You can’t go home again. That’s just true. Thomas Wolfe wrote a whole book about it. Or his editor did, anyway. Today’s 3F3 is from that time when I went home again, back to the place where my first novel was born. I remember…
The year is 2018. I’m 38 years old.
We had spent five years in Japan before moving to Columbia, Maryland. I was coasting into my senior year, ready to graduate with friends I’d known for five years (forever in military brat time), when everything suddenly changed. I found myself in a new city, starting a new year at a school where I knew nobody. But just like every other military brat, I had been there before. I had done it before.
I made friends, met a girl, and before I knew it, it was time to move once again. This time, it was to the Jester West dormitory at the University of Texas at Austin. Two important things happened that year:
- The Matrix came out. I saw it twice in the theater.
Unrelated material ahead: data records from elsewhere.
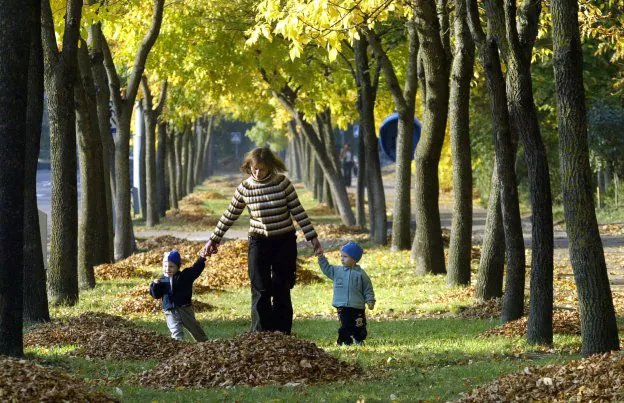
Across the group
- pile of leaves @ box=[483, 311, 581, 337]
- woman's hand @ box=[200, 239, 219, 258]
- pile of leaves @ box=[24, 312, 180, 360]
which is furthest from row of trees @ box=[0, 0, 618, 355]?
woman's hand @ box=[200, 239, 219, 258]

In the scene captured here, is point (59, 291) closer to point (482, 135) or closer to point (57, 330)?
point (57, 330)

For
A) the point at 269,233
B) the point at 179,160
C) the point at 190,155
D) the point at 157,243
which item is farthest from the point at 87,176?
the point at 190,155

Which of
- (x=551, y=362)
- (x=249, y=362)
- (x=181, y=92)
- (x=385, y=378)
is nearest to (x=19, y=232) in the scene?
(x=249, y=362)

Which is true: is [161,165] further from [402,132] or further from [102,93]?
[402,132]

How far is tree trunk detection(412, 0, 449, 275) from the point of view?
19.0m

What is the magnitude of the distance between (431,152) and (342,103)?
49.2ft

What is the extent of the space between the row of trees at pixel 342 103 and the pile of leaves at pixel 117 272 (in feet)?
2.64

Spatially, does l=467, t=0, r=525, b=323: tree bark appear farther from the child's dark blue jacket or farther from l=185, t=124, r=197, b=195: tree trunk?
l=185, t=124, r=197, b=195: tree trunk

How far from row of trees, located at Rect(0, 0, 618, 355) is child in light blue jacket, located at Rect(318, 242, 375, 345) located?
4.91 ft

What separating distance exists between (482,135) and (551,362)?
3325cm

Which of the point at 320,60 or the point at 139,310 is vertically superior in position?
the point at 320,60

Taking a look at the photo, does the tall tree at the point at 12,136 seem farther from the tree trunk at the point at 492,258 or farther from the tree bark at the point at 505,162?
the tree trunk at the point at 492,258

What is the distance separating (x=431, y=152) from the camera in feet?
66.1

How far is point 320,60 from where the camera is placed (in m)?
33.5
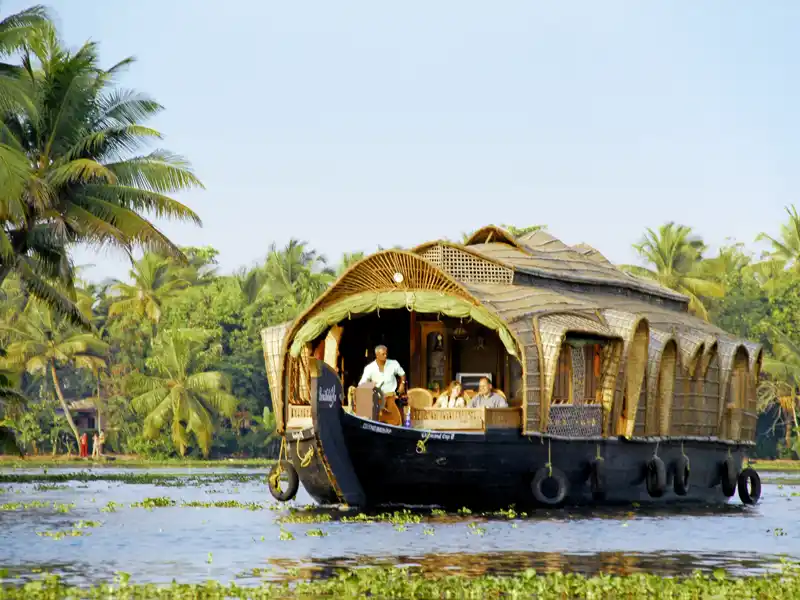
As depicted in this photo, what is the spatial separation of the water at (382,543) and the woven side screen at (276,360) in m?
1.42

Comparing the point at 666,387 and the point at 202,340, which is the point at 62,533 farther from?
the point at 202,340

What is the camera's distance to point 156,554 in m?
14.6

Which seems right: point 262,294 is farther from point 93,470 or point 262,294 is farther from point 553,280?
point 553,280

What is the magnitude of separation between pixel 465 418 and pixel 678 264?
29.6 metres

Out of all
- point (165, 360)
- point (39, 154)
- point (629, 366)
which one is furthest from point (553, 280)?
point (165, 360)

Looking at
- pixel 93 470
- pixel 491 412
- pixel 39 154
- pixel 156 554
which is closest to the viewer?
pixel 156 554

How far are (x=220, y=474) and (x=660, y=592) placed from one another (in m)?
26.8

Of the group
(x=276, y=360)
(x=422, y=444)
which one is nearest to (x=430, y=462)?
(x=422, y=444)

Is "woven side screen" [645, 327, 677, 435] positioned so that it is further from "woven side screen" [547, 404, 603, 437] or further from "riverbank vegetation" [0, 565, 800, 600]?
"riverbank vegetation" [0, 565, 800, 600]

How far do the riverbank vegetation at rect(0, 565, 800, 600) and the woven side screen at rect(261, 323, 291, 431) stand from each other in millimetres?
8941

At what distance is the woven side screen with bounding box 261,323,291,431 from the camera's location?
832 inches

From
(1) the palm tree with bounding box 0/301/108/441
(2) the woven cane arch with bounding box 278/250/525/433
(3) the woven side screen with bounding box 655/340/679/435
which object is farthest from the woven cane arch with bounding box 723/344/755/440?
(1) the palm tree with bounding box 0/301/108/441

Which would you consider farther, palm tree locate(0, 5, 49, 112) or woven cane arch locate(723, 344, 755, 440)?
woven cane arch locate(723, 344, 755, 440)

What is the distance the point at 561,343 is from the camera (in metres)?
19.1
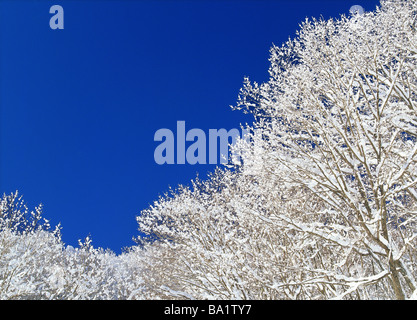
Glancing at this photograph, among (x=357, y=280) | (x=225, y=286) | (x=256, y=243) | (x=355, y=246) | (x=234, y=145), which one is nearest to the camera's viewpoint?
(x=357, y=280)

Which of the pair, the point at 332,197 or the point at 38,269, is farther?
the point at 38,269

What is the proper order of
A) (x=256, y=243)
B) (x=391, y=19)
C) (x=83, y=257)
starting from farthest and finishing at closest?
(x=83, y=257) < (x=391, y=19) < (x=256, y=243)

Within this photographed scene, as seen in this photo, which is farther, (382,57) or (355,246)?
(382,57)

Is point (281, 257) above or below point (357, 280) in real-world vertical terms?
above

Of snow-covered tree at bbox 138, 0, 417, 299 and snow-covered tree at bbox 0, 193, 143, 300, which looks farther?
snow-covered tree at bbox 0, 193, 143, 300

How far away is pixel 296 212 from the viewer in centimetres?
633

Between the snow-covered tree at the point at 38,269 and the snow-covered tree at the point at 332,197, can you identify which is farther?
the snow-covered tree at the point at 38,269

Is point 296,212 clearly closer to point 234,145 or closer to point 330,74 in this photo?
point 234,145
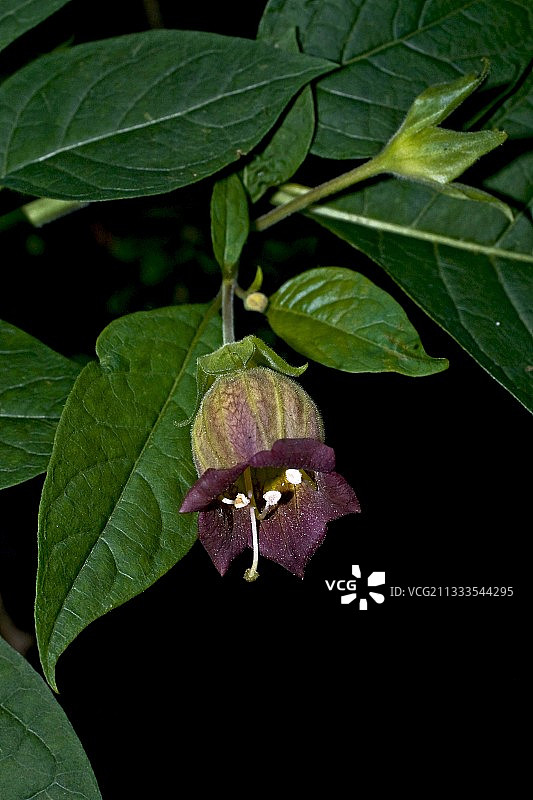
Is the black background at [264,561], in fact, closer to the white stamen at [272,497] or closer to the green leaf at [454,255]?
the green leaf at [454,255]

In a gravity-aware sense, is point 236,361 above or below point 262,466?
above

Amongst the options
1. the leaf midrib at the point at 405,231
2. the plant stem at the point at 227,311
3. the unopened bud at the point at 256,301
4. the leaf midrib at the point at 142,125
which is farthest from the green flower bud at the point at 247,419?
→ the leaf midrib at the point at 405,231

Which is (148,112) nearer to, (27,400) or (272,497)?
(27,400)

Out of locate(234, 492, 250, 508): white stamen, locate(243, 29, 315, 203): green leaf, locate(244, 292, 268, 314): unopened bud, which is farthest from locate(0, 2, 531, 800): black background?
locate(234, 492, 250, 508): white stamen

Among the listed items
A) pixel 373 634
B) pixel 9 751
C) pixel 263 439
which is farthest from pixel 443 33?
pixel 373 634

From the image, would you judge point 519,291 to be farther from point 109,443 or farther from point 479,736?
point 479,736

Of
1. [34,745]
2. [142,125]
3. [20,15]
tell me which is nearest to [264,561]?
[34,745]

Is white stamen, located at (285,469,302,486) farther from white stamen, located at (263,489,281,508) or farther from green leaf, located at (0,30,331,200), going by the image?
green leaf, located at (0,30,331,200)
- I tried a long-distance relationship.
Years later, when I looked back on that time, I got what I still think is one of the greatest story ideas I’ve ever had: what if Matrix technology had existed in our 1999?
I started comparing a world where the best tools for maintaining a long-distance relationship were email, ICQ, and prepaid long distance cards versus a fully immersive virtual reality. The story was pretty easy to write after that.
Over the years, my memory of Maryland faded, and even when I was writing Xronixle, I had to consult Google Maps to see where things were laid out. Much of my time there was lost to dramatization and confabulation.
I honestly never thought I’d see that place again.
But, it just so happened that twenty years after I left Columbia, my job sent me back. Well, not to Columbia, but it was just a short drive away. I knew as soon as I got the news that I would have to go visit the old haunts, visit old friends. I found that everything had changed so much. Trees have overtaken the landscape, but the bridges and paths I walked were still there.
The bridges and paths X walked with C were still there.